Discussion in 'Sports and News' started by Evil Bastard (aka Chris_L), Mar 2, 2012.

  1. goalmouth

    goalmouth Well-Known Member

    Anyone notice the incorrect usage in the thread title?
     
  2. Azrael

    Azrael Well-Known Member

    Yes. But the OP has long since departed.
     
  3. TigerVols

    TigerVols Well-Known Member

  4. TigerVols

    TigerVols Well-Known Member

  5. da man

    da man Well-Known Member

    BOOOOOOO-RING!
     
  6. goalmouth

    goalmouth Well-Known Member

    I'll give Musk kudos -- at least he got a prototype built. However, it doesn't strike me as new -- carnival rides have been using alignment wheels for decades. And Montreal has been running a rubber-tired subway for years. But he does have a contract with Chicago to dig twin 17-mile tunnels from downtown (where there's an unfinished large station underground) to O'Hare. But not the govt or reg approvals to start it...
     
  7. bigpern23

    bigpern23 Well-Known Member

    I mean, that seems inevitable, doesn't it? There was a time that dealers couldn't keep Hummers on the showroom floor and two years later the brand was extinct. Hell, the average price of a gallon of gas in summer of 2008 was $4.11. I don't think there's any question it will eventually go higher than that.

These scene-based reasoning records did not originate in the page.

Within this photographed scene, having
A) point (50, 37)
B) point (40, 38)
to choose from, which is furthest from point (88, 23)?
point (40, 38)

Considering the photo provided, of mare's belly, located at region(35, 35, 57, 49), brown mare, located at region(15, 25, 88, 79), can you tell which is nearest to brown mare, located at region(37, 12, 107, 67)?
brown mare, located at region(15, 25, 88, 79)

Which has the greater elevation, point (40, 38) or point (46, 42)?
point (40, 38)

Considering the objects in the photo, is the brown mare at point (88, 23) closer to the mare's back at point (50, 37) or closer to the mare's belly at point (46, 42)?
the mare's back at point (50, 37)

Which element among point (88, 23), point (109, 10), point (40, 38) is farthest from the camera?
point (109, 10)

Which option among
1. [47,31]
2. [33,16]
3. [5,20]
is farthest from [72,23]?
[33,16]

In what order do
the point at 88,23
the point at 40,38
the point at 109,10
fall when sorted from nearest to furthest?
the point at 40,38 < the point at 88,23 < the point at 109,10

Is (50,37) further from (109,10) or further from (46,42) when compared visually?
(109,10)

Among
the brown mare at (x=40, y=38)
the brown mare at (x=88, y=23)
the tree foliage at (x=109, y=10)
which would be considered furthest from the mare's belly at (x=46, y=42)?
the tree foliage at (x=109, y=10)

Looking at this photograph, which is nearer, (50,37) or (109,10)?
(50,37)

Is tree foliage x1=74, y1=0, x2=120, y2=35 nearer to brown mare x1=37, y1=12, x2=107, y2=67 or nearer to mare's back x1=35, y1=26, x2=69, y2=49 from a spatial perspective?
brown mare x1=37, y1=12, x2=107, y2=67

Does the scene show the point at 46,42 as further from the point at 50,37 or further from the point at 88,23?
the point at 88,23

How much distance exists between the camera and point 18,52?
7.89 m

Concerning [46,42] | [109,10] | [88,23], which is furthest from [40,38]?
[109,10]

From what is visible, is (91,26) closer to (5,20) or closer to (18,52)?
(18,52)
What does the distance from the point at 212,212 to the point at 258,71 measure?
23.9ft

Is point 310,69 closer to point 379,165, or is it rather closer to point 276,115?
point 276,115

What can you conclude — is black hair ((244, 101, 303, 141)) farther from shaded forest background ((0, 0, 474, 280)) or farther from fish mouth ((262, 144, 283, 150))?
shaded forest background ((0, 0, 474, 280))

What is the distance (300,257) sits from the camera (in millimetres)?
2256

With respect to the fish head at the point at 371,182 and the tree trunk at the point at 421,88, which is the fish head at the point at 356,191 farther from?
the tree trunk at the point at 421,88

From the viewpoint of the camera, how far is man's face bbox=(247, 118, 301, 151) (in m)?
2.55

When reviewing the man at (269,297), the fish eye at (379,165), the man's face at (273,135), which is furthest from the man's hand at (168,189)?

    I also don't think there's any question that battery technology is improving and will continue to improve with investment in R&D. I acknowledge we haven't reached the tipping point where EVs are more commercially viable than gas-powered vehicles (I, myself, traded in my hybrid a few years ago and opted for a fully gas-powered car in its stead). But it seems inevitable it will eventually happen, unless the physics of an internal combustion engine radically change. The performance possibilities alone can drive the desire to go electric.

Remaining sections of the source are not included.